Welcome to OpenSergo community! This document is a guideline about how to contribute to OpenSergo. If you find something incorrect or missing, please leave comments / suggestions.

Contributing​

We are always very happy to have contributions, whether for typo fix, bug fix or big new features. Please do not ever hesitate to ask a question or send a pull request.

We strongly value documentation and integration with other projects. We are very glad to accept improvements for these aspects.

GitHub workflow​

We use the main (master) branch as the development branch, which indicates that this is a unstable branch.
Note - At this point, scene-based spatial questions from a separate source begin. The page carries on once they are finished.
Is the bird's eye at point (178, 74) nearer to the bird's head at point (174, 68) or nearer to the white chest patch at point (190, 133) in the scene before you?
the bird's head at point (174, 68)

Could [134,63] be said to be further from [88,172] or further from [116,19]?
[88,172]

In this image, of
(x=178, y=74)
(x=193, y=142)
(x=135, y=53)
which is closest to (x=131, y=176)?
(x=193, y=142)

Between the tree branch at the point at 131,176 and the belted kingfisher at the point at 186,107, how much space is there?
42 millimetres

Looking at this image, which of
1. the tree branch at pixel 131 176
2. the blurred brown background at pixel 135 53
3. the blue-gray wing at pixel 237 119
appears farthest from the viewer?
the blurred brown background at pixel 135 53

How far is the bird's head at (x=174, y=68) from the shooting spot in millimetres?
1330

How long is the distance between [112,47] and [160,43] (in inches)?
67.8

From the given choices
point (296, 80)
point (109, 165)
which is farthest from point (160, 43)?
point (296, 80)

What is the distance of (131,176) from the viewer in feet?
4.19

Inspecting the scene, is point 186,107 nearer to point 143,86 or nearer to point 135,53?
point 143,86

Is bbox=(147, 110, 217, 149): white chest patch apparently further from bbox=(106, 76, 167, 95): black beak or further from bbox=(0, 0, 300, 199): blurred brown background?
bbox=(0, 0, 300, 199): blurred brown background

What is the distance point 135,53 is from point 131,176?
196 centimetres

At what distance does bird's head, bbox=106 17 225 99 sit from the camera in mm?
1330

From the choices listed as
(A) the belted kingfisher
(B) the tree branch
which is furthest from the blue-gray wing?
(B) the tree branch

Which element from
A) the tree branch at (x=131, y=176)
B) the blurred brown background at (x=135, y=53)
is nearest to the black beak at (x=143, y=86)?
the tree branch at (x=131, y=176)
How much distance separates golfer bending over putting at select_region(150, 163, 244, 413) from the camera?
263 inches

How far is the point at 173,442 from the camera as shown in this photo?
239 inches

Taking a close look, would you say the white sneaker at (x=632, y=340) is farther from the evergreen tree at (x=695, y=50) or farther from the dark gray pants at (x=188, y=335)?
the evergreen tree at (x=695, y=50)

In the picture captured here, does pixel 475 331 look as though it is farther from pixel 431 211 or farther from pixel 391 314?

Here are the workflow for contributors:

  1. Fork to your own
  2. Clone fork to local repository
  3. Create a new branch and work on it
  4. Keep your branch in sync
  5. Commit your changes (make sure your commit message concise)
  6. Push your commits to your forked repository
  7. Create a pull request

Please follow the pull request template. Please make sure the PR has an associated issue.

After creating a PR, one or more reviewers will be assigned to the pull request. The reviewers will review the code.

Before merging a PR, squash any fix review feedback, typo, merged, and rebased sorts of commits. The final commit message should be clear and concise.

Open an issue / PR​

We use GitHub Issues and Pull Requests for trackers.

If you find a typo in document, find a bug in code, or want new features, or want to give suggestions, you can open an issue on GitHub to report it. Please follow the guideline message in the issue template.

If you want to contribute, please follow the contribution workflow and create a new pull request. If your PR contains large changes, e.g. component refactor or new components, please write detailed documents about its design and usage.

Note that a single PR should not be too large. If heavy changes are required, it's better to separate the changes to a few individual PRs.

Code review​

All code should be well reviewed by one or more committers. Some principles:

  • Readability: Important code should be well-documented. Comply with our code style.
  • Elegance: New functions, classes or components should be well designed.
  • Testability: Important code should be well-tested (high unit test coverage).